The first wheel completes a revolution in $\frac{60}{60}=1$ second

The second wheel completes a revolution in $\frac{60}{36}=1\frac{2}{3}$ second

The third wheel completes a revolution in $\frac{60}{24}=2\frac{1}{2}$ second

The three wheels touch the ground simultaneously at time which are multiples of the above three times.

Hence, the required number is $LCM(1,\frac{5}{3},\frac{5}{2}) = 5$ seconds.

So, the correct option is option (c)

**Question 2: **Navjivan Express from Ahmedabad to Chennai leaves Ahmedabad at 6:30 am and travels at 50km per hour towards Baroda situated 100 kms away. At 7:00 am Howrah – Ahmedabad express leaves Baroda towards Ahmedabad and travels at 40 km per hour. At 7:30 Mr. Shah, the traffic controller at Baroda realises that both the trains are running on the same track. How much time does he have to avert a head-on collision between the two trains?

a) 15 minutes

b) 20 minutes

c) 25 minutes

d) 30 minutes

**2) Answer (B)**

**Solution:**

The distance between Ahmedabad and Baroda is 100 Km

Navjivan express starts at 6:30 am at 50 Km/hr and Howrah expresses starts at 7:00 am at 40 Km/hr.

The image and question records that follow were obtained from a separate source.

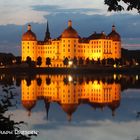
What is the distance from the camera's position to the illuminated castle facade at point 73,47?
7612 cm

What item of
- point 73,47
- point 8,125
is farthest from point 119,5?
point 73,47

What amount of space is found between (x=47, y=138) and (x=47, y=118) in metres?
4.23

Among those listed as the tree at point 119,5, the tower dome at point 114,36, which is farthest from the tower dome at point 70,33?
the tree at point 119,5

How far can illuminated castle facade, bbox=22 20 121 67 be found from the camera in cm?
7612

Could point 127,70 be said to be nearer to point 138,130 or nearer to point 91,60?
point 91,60

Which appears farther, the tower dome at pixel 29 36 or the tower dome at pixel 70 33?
the tower dome at pixel 29 36

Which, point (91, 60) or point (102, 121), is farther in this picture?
point (91, 60)

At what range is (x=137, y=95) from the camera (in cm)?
2336

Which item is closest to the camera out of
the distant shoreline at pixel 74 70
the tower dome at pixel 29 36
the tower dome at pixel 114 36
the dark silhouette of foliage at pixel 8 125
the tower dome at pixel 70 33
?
the dark silhouette of foliage at pixel 8 125

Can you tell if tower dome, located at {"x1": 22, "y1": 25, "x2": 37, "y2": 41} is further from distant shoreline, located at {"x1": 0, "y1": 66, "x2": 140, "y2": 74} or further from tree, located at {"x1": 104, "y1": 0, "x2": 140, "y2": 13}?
tree, located at {"x1": 104, "y1": 0, "x2": 140, "y2": 13}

Distance covered by Navjivan express in 30 minutes (by 7 am) is 25 Km/hr.

So, at 7 am, the distance between the two trains is 75 Kms and they are travelling towards each other a relative speed of 50+40=90 Km/hr.

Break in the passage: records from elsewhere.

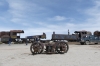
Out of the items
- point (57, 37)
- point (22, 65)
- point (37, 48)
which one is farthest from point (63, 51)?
point (57, 37)

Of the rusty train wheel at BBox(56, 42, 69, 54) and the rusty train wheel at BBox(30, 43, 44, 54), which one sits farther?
the rusty train wheel at BBox(56, 42, 69, 54)

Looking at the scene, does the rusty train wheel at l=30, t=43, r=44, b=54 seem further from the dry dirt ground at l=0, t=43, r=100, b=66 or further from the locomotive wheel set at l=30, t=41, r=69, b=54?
the dry dirt ground at l=0, t=43, r=100, b=66

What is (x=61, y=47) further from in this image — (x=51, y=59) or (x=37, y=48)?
(x=51, y=59)

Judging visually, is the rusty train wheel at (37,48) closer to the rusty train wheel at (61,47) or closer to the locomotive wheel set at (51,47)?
the locomotive wheel set at (51,47)

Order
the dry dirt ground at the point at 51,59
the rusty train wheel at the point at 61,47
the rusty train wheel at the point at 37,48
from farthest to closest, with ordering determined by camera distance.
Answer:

So, time taken them to meet is 75/90*60 = 50 minutes.

As, Mr. Shah realizes the problem after thirty minutes, time left to avoid collision is 50-30 = 20 minutes

**Question 3: **A person can complete a job in 120 days. He works alone on Day 1. On Day 2, he is joined by another person who also can complete the job in exactly 120 days. On Day 3, they are joined by another person of equal efficiency. Like this, everyday a new person with the same efficiency joins the work. How many days are required to complete the job?

**3) Answer: 15**

**Solution:**

Let the rate of work of a person be x units/day. Hence, the total work = 120x.

It is given that one first day, one person works, on the second day two people work and so on.

Hence, the work done on day 1, day 2,… will be x, 2x, 3x, … respectively.

The sum should be equal to 120x.

$120x = x* \frac{n(n+1)}{2}$

$n^2 + n – 240 = 0$

n = 15 is the only positive solution.

Hence, it takes 15 days to complete the work.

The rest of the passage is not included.